▸ Dados fornecidos
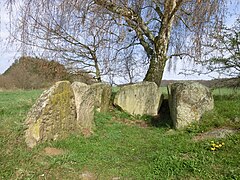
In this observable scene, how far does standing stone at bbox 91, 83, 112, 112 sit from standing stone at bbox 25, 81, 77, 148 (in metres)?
2.11

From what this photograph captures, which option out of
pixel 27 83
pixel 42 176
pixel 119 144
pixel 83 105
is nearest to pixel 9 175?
pixel 42 176

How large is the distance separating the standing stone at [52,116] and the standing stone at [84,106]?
0.24 meters

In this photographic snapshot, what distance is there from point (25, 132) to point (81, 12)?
2.73 m

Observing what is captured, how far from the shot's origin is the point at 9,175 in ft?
10.1

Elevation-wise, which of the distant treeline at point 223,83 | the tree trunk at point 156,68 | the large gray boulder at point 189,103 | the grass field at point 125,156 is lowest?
the grass field at point 125,156

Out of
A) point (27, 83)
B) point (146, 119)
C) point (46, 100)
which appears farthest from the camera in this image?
point (27, 83)

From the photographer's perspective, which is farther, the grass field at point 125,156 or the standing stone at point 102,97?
the standing stone at point 102,97

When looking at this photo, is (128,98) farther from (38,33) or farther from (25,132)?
(25,132)

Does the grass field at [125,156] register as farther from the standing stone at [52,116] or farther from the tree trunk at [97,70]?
the tree trunk at [97,70]

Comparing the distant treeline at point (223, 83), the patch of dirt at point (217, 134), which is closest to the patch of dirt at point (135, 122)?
the distant treeline at point (223, 83)

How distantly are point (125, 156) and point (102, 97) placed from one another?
3433 millimetres

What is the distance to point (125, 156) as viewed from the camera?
420 centimetres

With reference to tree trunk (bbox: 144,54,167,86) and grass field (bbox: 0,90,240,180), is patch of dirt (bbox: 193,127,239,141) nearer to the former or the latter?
grass field (bbox: 0,90,240,180)

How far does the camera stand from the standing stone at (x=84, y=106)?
539 centimetres
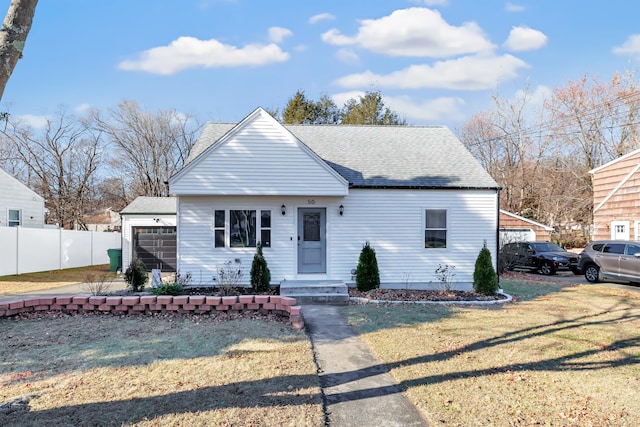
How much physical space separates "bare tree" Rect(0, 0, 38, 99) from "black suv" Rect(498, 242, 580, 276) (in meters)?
18.4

▸ O pedido
Substitua "patch of dirt" por "dirt patch" em toda a listagem acima e reproduza-a sem nenhuma outra alteração, deixando as imagens de fora da resposta.

▸ Resposta completa
In this observable scene, how far does standing stone at bbox 91, 83, 112, 112 sit from standing stone at bbox 25, 81, 77, 148 (in metres)?
2.11

From what this photograph captures, which option out of
pixel 27 83
pixel 42 176
pixel 119 144
pixel 83 105
is nearest to pixel 9 175?
pixel 42 176

How large is the distance separating the standing stone at [52,116] and the standing stone at [84,106]?
0.24 meters

In this photographic snapshot, what distance is there from point (25, 132) to point (81, 12)?
2.73 m

Observing what is captured, how far from the shot's origin is the point at 9,175 in ft?
10.1

Elevation-wise, which of the distant treeline at point 223,83 | the tree trunk at point 156,68 | the large gray boulder at point 189,103 | the grass field at point 125,156 is lowest?
the grass field at point 125,156

Out of
A) point (27, 83)
B) point (146, 119)
C) point (46, 100)
which appears farthest from the camera in this image?
point (27, 83)

From the photographer's perspective, which is farther, the grass field at point 125,156 or the standing stone at point 102,97?
the standing stone at point 102,97

When looking at this photo, is (128,98) farther from (38,33) or farther from (25,132)?
(25,132)

Does the grass field at [125,156] register as farther from the standing stone at [52,116] or farther from the tree trunk at [97,70]?
the tree trunk at [97,70]

Comparing the distant treeline at point (223, 83), the dirt patch at point (217, 134), which is closest to the dirt patch at point (135, 122)?
the distant treeline at point (223, 83)

How distantly are point (125, 156) and point (102, 97) placed from one another?
3433 millimetres

What is the distance to point (125, 156) as viewed from the camera?
420 centimetres

With reference to tree trunk (bbox: 144,54,167,86) and grass field (bbox: 0,90,240,180), is dirt patch (bbox: 193,127,239,141) nearer to the former or the latter?
grass field (bbox: 0,90,240,180)

How far does the camera stand from the standing stone at (x=84, y=106)?
539 centimetres
How much physical space separates "bare tree" Rect(0, 0, 38, 99) from "black suv" Rect(498, 242, 580, 276) (in meters)?
18.4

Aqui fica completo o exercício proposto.